**Action item**
Filter these entries, keeping only lines that hold the word "html".

Dataset entries
+++++
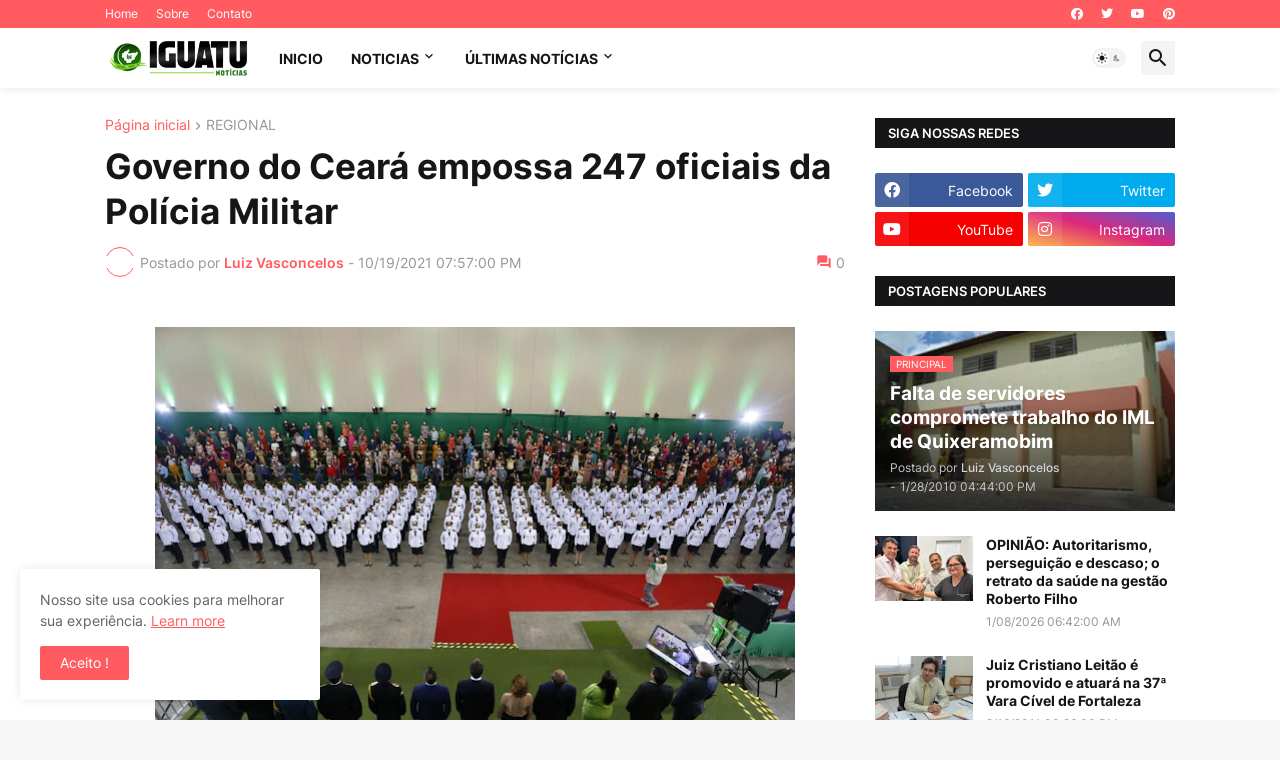

--- FILE ---
content_type: text/html; charset=utf-8
request_url: https://www.google.com/recaptcha/api2/aframe
body_size: 267
content:
<!DOCTYPE HTML><html><head><meta http-equiv="content-type" content="text/html; charset=UTF-8"></head><body><script nonce="EYcLl4BYH4zcJWZHdpmbtA">/** Anti-fraud and anti-abuse applications only. See google.com/recaptcha */ try{var clients={'sodar':'https://pagead2.googlesyndication.com/pagead/sodar?'};window.addEventListener("message",function(a){try{if(a.source===window.parent){var b=JSON.parse(a.data);var c=clients[b['id']];if(c){var d=document.createElement('img');d.src=c+b['params']+'&rc='+(localStorage.getItem("rc::a")?sessionStorage.getItem("rc::b"):"");window.document.body.appendChild(d);sessionStorage.setItem("rc::e",parseInt(sessionStorage.getItem("rc::e")||0)+1);localStorage.setItem("rc::h",'1768702065835');}}}catch(b){}});window.parent.postMessage("_grecaptcha_ready", "*");}catch(b){}</script></body></html>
+++++
**Task output**
content_type: text/html; charset=utf-8
<!DOCTYPE HTML><html><head><meta http-equiv="content-type" content="text/html; charset=UTF-8"></head><body><script nonce="EYcLl4BYH4zcJWZHdpmbtA">/** Anti-fraud and anti-abuse applications only. See google.com/recaptcha */ try{var clients={'sodar':'https://pagead2.googlesyndication.com/pagead/sodar?'};window.addEventListener("message",function(a){try{if(a.source===window.parent){var b=JSON.parse(a.data);var c=clients[b['id']];if(c){var d=document.createElement('img');d.src=c+b['params']+'&rc='+(localStorage.getItem("rc::a")?sessionStorage.getItem("rc::b"):"");window.document.body.appendChild(d);sessionStorage.setItem("rc::e",parseInt(sessionStorage.getItem("rc::e")||0)+1);localStorage.setItem("rc::h",'1768702065835');}}}catch(b){}});window.parent.postMessage("_grecaptcha_ready", "*");}catch(b){}</script></body></html>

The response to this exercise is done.